Bright Star Technologies, an educational software firm founded by programmer Elon Gasper, was added in 1992 just as the educational software market was becoming the fastest-growing segment of the software industry. The timing was perfect for Sierra: according to Software Publishers of America, annual home educational software sales rose from $146 million to $243 million in 1993. Bright Star benefited from improved distribution and marketing, and Sierra was able to build on Bright Star's HyperAnimation, Talking Tiles, and Alphabet Blocks offerings. The success of this enterprise resulted in 19 new employees being hired at Bright Star in the first year, quadrupling the work force.


July 1996: CUC International Inc acquires Sierra On-Line


In 1996 Sierra was sold for $1.06 billion in stock to CUC International. The acquisition, announced on February 20, 1996, was completed on July 24, 1996. By then CUC (Comp-U-Card) International was a Stamford, Connecticut based, technology-driven retail and membership services company that provided access to travel, shopping, auto, dining, home improvement, financial and other services to nearly 40 million consumers worldwide. Chairman of CUC was Walter Forbes, one of the members of the board of Sierra.


1997-1998: Cendant Corp: CUC fraud revealed


Hospitality Franchise Systems (HFS)

Henry Silverman, a business executive and private equity investor created Hospitality Franchise Systems (HFS) as a vehicle to acquire a number of hotel franchises in the early 1990s. Among Silverman’s purchases were such brands as Ramada and Howard Johnson's as well as Days Inn, which he was able to buy for $290 million (almost half what he had sold it for) after the company had filed for bankruptcy in 1991. Silverman quickly took Hospitality Franchise Systems public in a 1992 IPO. HFS was among the fastest growing companies of its size in the 1990s and the company’s stock had risen from its IPO price of $4 per share to $77 per share by 1998. But then, Silverman would lose not only a large amount of his money, but also his reputation as a genius dealmaker due to one single transaction: the merger of HFS with CUC International in December 1997 to form the new company, Cendant Corp.


"Potential accounting irregularities"

Only months after the merger, on April 16 1998, Cendant announced that it needed to restate 1997 results, due to potential accounting irregularities in some CUC businesses, which Cendant discovered while preparing results for the first quarter. 1997's profit would be reduced by $100 to $115 million, or 11 to 13 cents a share from the previously announced $1 a share. The day of the announcement, Cendant shares lost nearly a third of value after NYSE market close, losing $8 billion in market cap. Henry Silverman, the chief executive of newly formed Cendant, lost about $500 million of his own holdings.
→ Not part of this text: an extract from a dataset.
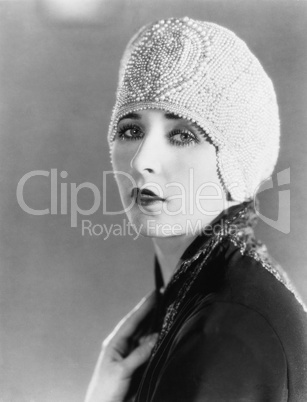 Young woman in beaded cap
Cendant stated that it was considering lawsuits against former CUC officers and others. Earlier in April, shortly before the annoucement of irregularities, Cendant's vice chairman and 2 executive vice presidents, all from CUC, were leaving to "pursue other interests".
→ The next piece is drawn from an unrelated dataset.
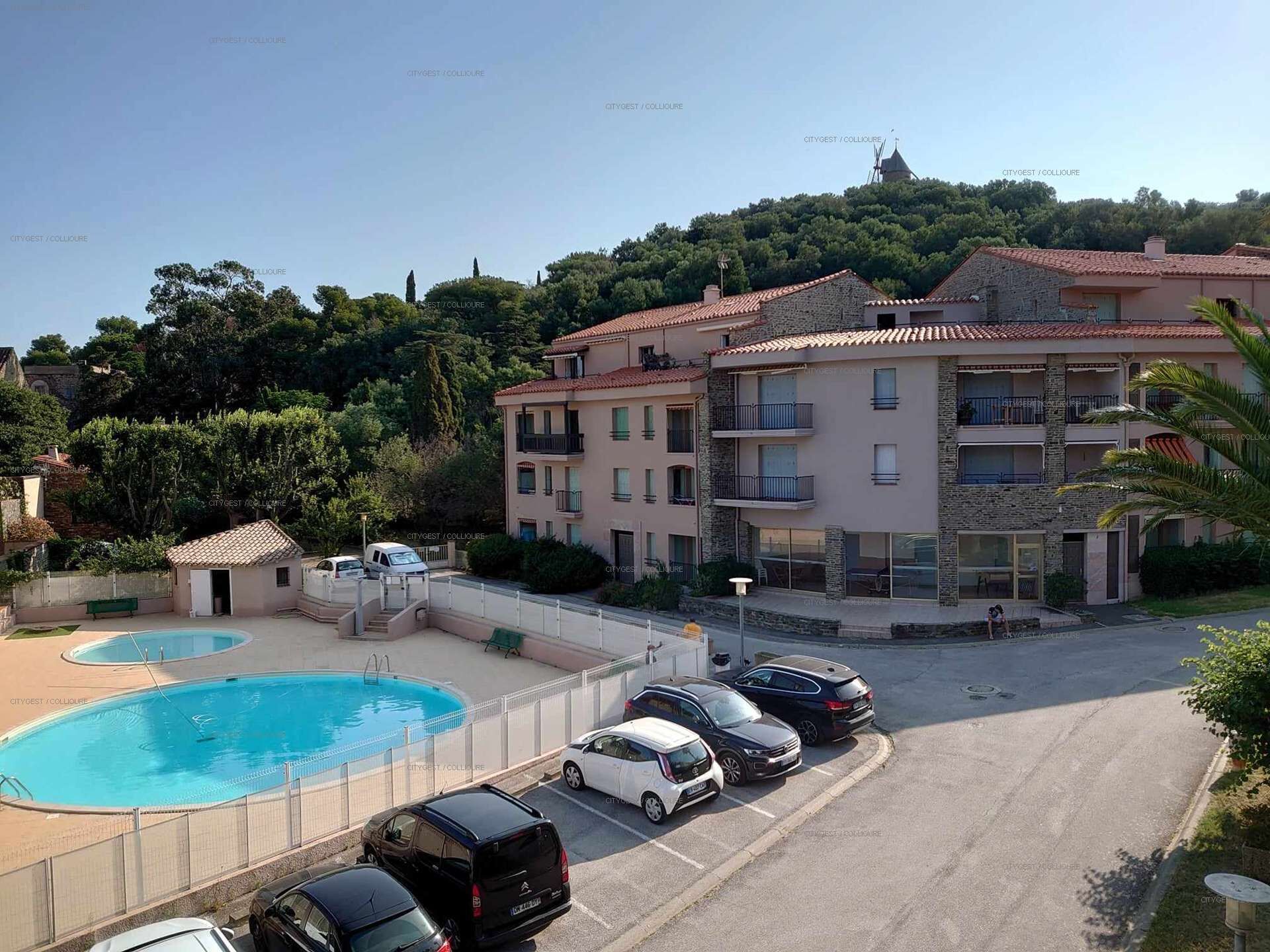 A multi-story residential building with a swimming pool, parked cars, and a hilly backdrop.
January 1999: Havas acquires Sierra On-Line and its affiliates


On November 20, 1998, Cendant announced the sale of its entire consumer software division to Paris-based Havas S.A. (A division of Vivendi S.A.). With this sale, Sierra became a part of Havas Interactive, the interactive entertainment division of the company.
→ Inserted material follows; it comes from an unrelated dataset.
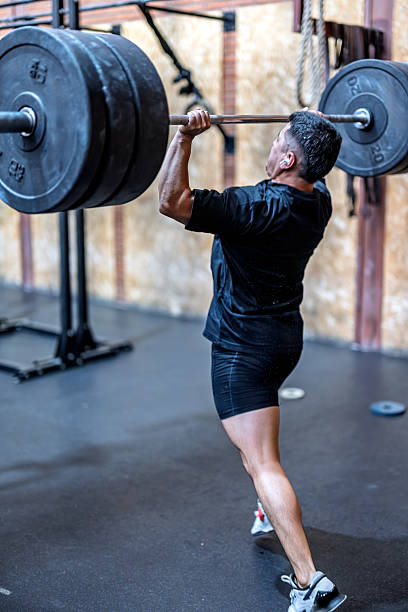 istock Weightlifting athlete performing a clean and jerk in training session 2222947844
February 1999: Chainsaw Monday


On February 22, 1999, Sierra announced a major reorganization of the company, resulting in the shutdown of several of their development studios, cutbacks on others and the relocation of key projects and employees from those studios to Bellevue. About 250 people in total lost their jobs. Also shut down was Yosemite Entertainment. They sold the rights of Headgate Studios back to the original owner.[3] With the exception of the warehouse and distribution department, the entire studio was shut down. Game designers Al Lowe and Scott Murphy were laid off. Lowe had just started work on Leisure Suit Larry 8. Murphy was involved in a Space Quest 7 project at the time. Layoffs continued on March 1, when Sierra terminated 30 employees at the previously unaffected Dynamix, 15 percent of their workforce.